Unable to get anything going with the wand, Glover decided to give the broomstick method a shot before the Memorial Tournament after seeing fellow pro Adam Scott have success with the build.
“I just ordered one and asked for Adam Scott specs from the putter rep,” Glover said. “I said we’re about the same height, I don’t want to know anything else and I’ll teach myself how to do this.”
The “Adam Scott specs” is code for a 45-inch broomstick build — better known as the long putter Scott used to win the 2013 Masters. Unlike a conventional putter where the hands are placed one directly above the other on the grip, Glover’s broomstick build required him to get comfortable with a different stance and split grip — meaning two separate grips on the shaft — that positioned his hands well apart from each other. Glover admitted there was an acclimation period, but it didn’t take him long to see a noticeable improvement in his stroke.

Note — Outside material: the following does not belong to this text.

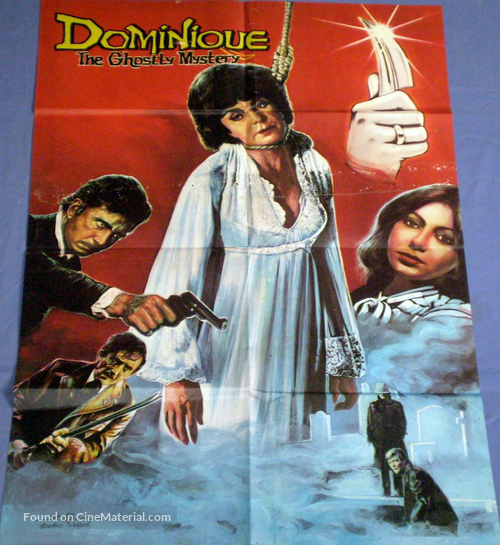 Dominique - Pakistani Movie Poster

Glover would go on to win back-to-back PGA Tour events — Wyndham and the FedEx St. Jude Championship — to set in motion a run on broomstick putters that’s likely to continue into next year. (L.A.B. also saw Camilo Villegas win using a L.A.B. wand featuring, you guessed it, Fowler’s same 17-inch SuperStroke Tour 3.0 grip.)
The anchored broomstick might be dead in the water, but with Fowler, Clark, Glover and Villegas leading the charge, longer counterbalance and brookstick builds are making a major comeback. Only this time around, it doesn’t feel like a fleeting trend.